Without greater compliance, he said the community spread of COVID will be “more devastating than we can imagine.”
He said people he knows who’ve had COVID have told him “it’s real and it’s horrible.”
In the eyes of many, masks have become a political issue.
This weekend several Republican Minnesota lawmakers, including current Senate Majority Leader Paul Gazelka, R-East Gull Lake, and Sen. David Senjem, R-Rochester, who is a former Senate Minority Leader, announced they’ve tested positive for COVID. Three DFL legislators have tested positive for COVID, but not all shared the information publically immediately either. Gov. Tim Walz chastised Republican leaders for not warning DFL members about the COVID outbreak within the Senate GOP caucus prior to the Legislature's special session last week.

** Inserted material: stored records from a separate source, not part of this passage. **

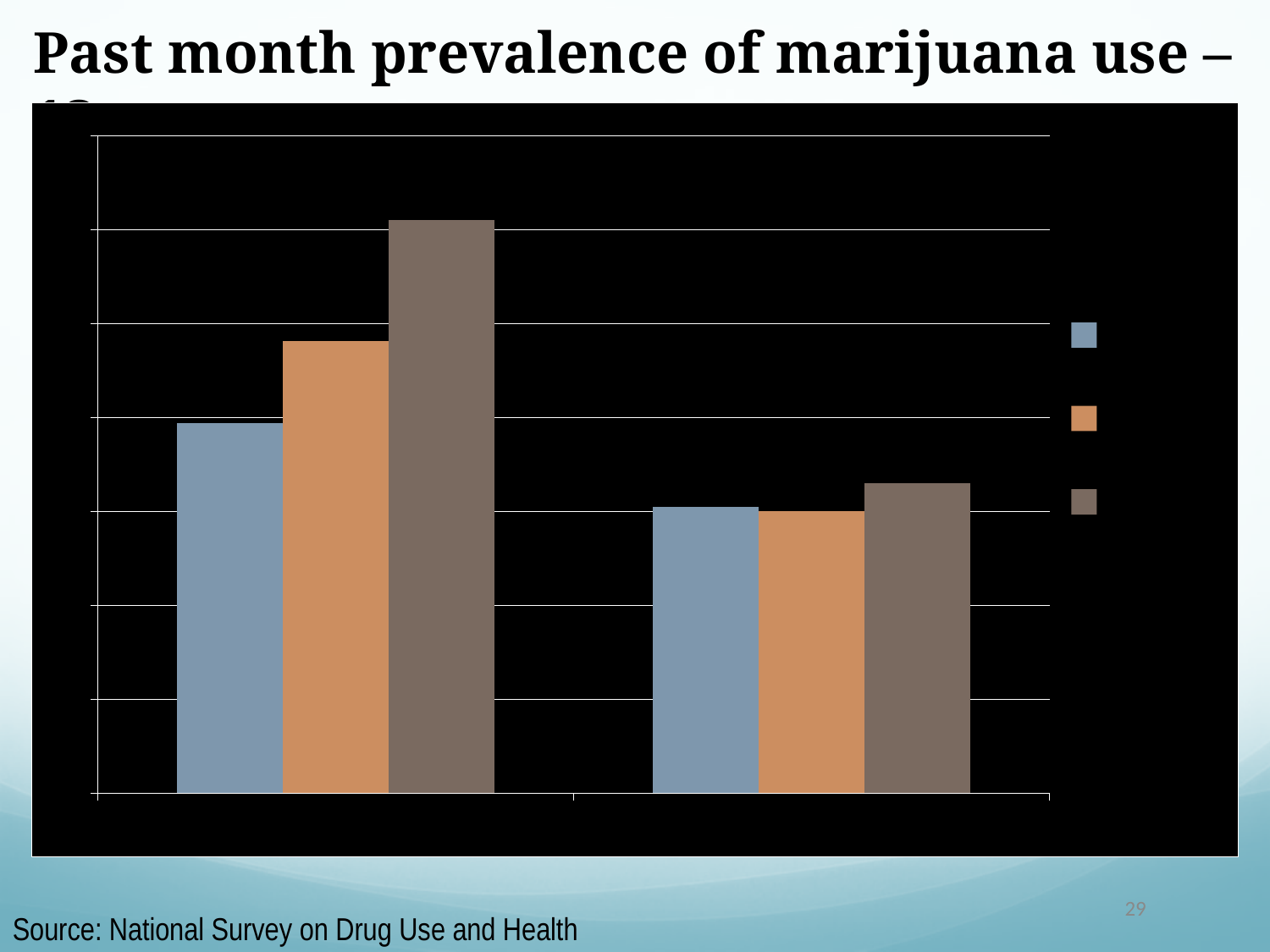
Which is larger: the orange bar in the left group or the orange bar in the right group? The orange bar in the left group How many bars are plotted in total on the chart? 6 In the right group of bars, which series has the tallest bar? The brown (third) series In the left group of bars, which series has the shortest bar? The blue (first) series What kind of chart is shown on the slide? Bar chart What source is cited for the chart's data? National Survey on Drug Use and Health In the left group of bars, which series has the tallest bar? The brown (third) series Which is larger: the blue bar in the left group or the blue bar in the right group? The blue bar in the left group What colour is the first series listed in the legend? Blue How many series does the legend list? 3 How many groups of bars are plotted along the x axis? 2 Which is larger: the brown bar in the left group or the brown bar in the right group? The brown bar in the left group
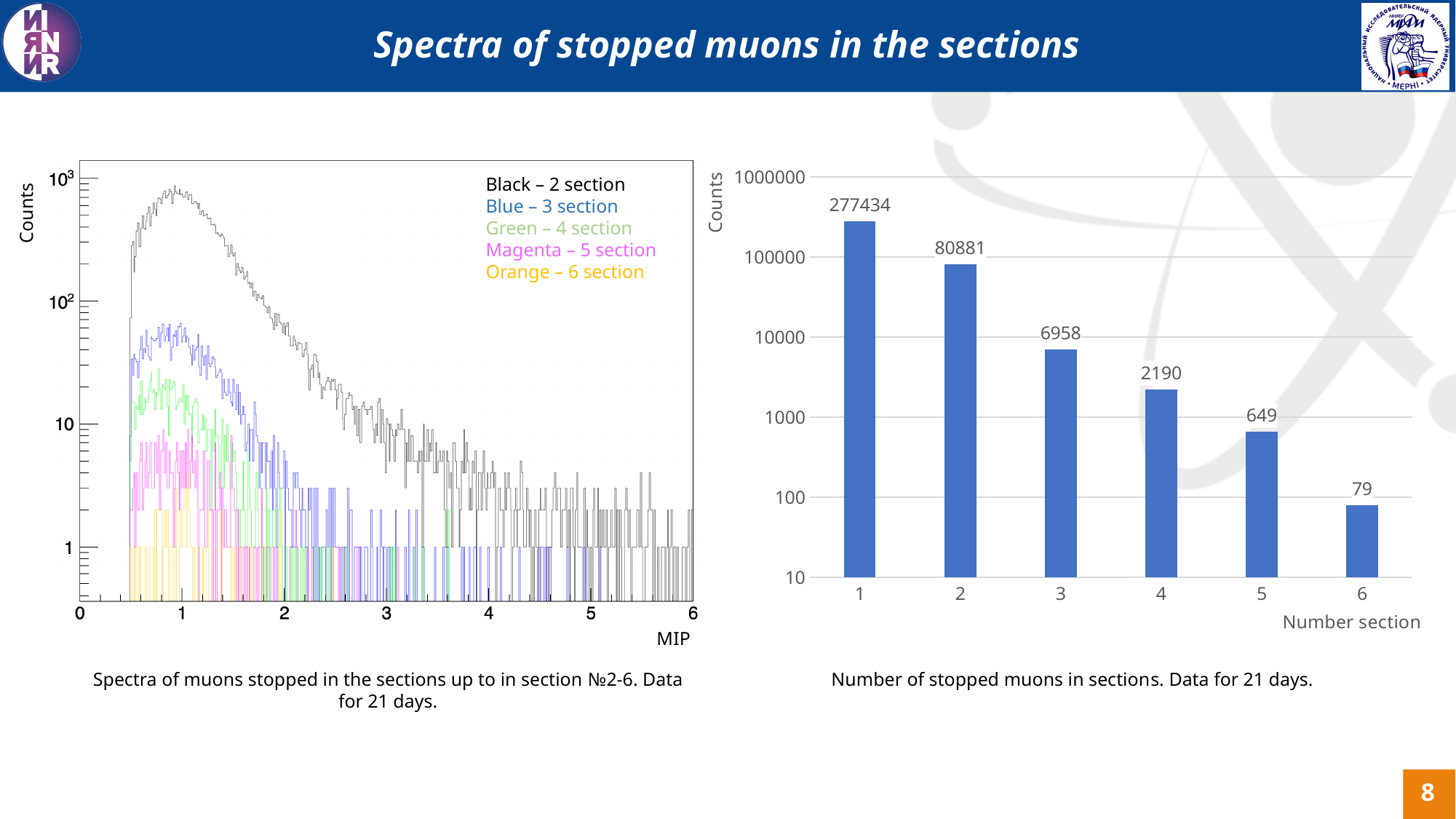
In the bar chart on the right, what is the number of stopped muons in section 3? 6958 What kind of chart is the chart on the right of the slide? bar chart In the bar chart on the right, which has a larger count, section 2 or section 3? section 2 In the bar chart on the right, what is the difference between the counts for section 4 and section 5? 1541 In the bar chart on the right, how many sections are shown on the x axis? 6 In the bar chart on the right, what is the number of stopped muons in section 6? 79 In the bar chart on the right, which section has the lowest number of stopped muons? 6 In the spectra chart on the left, which colour represents section 5? Magenta In the bar chart on the right, what is the number of stopped muons in section 1? 277434 In the bar chart on the right, what is the difference between the counts for section 1 and section 2? 196553 In the bar chart on the right, which section has the highest number of stopped muons? 1 In the bar chart on the right, do the counts rise or fall as the section number increases? fall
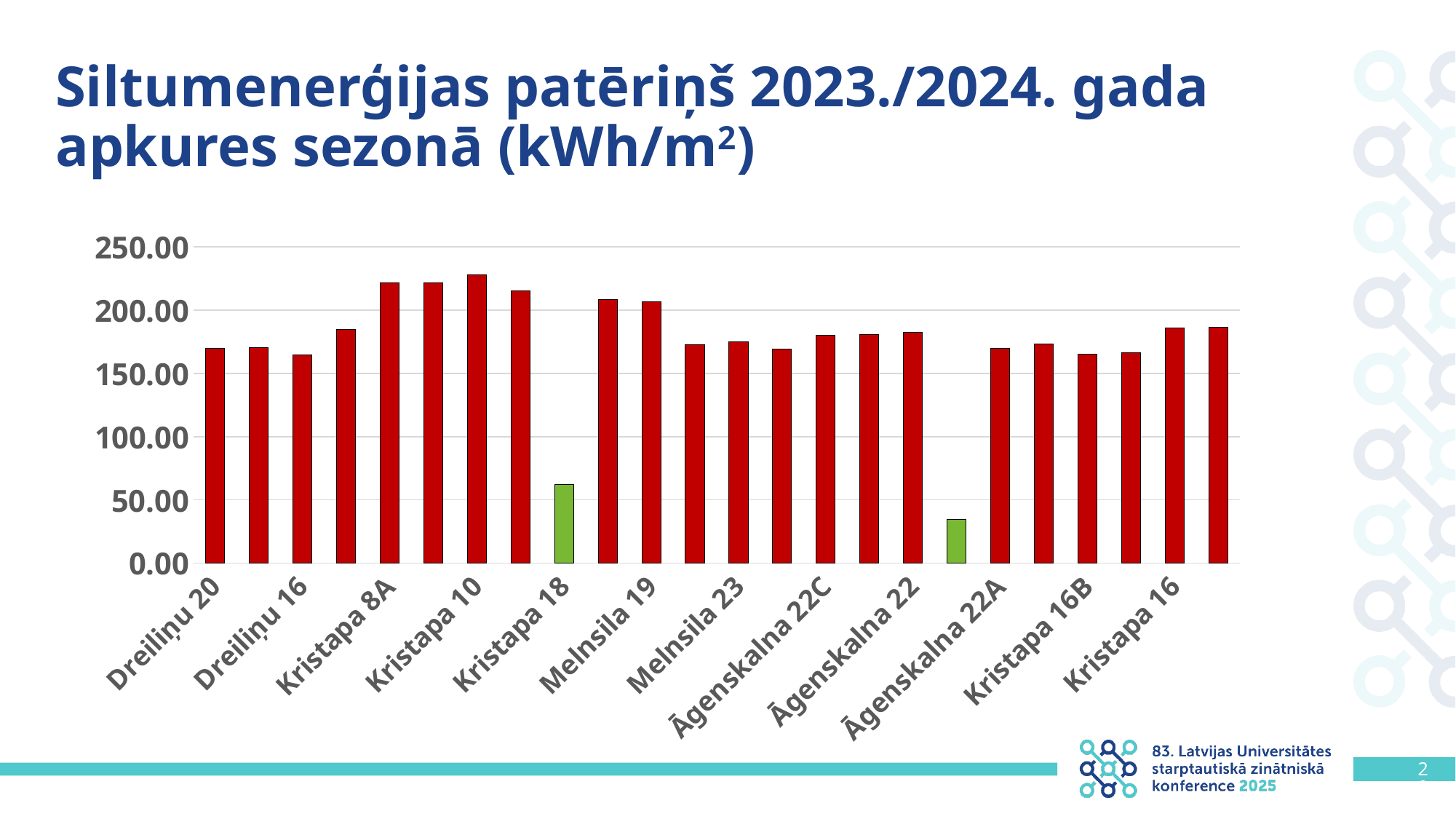
Which is larger, the value for Kristapa 18 or the value for Melnsila 19? Melnsila 19 Is the value for Kristapa 16 greater or less than 150? greater How many bars in the chart are coloured green rather than red? 2 What unit is given in the slide title for the heat energy consumption? kWh/m² Is the value for Dreiliņu 20 greater or less than 150? greater Is the value for Kristapa 8A greater or less than 200? greater What kind of chart is shown on the slide? bar chart Which is larger, the value for Kristapa 10 or the value for Kristapa 18? Kristapa 10 How many bars are plotted in the chart? 24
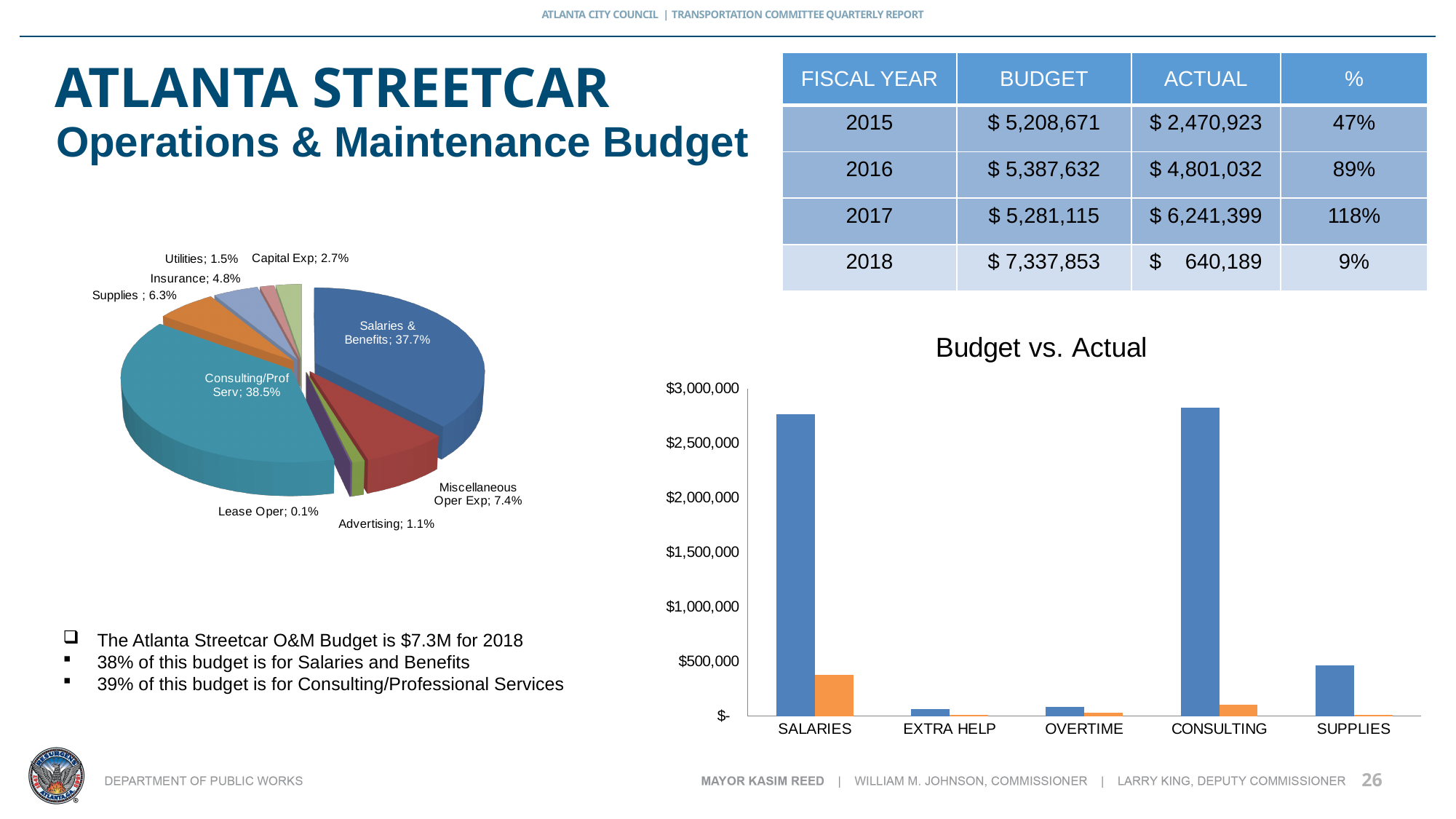
In the pie chart, which category has the smallest share? Lease Oper What type of chart is the 'Budget vs. Actual' chart? bar chart In the 'Budget vs. Actual' chart, is the blue bar for SALARIES greater or less than $2,500,000? greater In the pie chart, what share is shown for Consulting/Prof Serv? 38.5% In the pie chart, what share is shown for Miscellaneous Oper Exp? 7.4% In the pie chart, which category has the largest share? Consulting/Prof Serv In the 'Budget vs. Actual' chart, which blue bar is the lowest? EXTRA HELP What type of chart is the chart on the left side of the slide? pie chart In the pie chart, what share is shown for Salaries & Benefits? 37.7% In the 'Budget vs. Actual' chart, how many categories are shown on the x axis? 5 In the pie chart, what is the difference in percentage points between Consulting/Prof Serv and Salaries & Benefits? 0.8 In the pie chart, how many slices are there? 9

President Trump has not delivered a national mask mandate and many GOP-led states in the Midwest, like South Dakota, do not have state mask mandates. North Dakota’s Republican governor just issued a mandate Friday. At the Seventh Congressional GOP election party on Nov. 3 in New London, there were very few people wearing masks during that indoor event celebrating Michelle Fischbach's win.
Baker said some government leaders have made mistakes since COVID emerged but it’s time to stop pointing fingers and time for more public officials to talk about the importance of wearing masks and following appropriate health guidelines.
Baker said he and Lang decided to speak out now in hopes that if people hear the advice from a “different messenger” it could make a difference in the fight against COVID.
Baker said if people “don’t like what we’re saying” about masks “they can get over it.”
For people who have legitimate medical reasons for not wearing a mask, Baker encouraged them to have others buy and deliver their groceries and other goods.
Both Baker and Lang urged people to be safe and smart during the Thanksgiving holiday.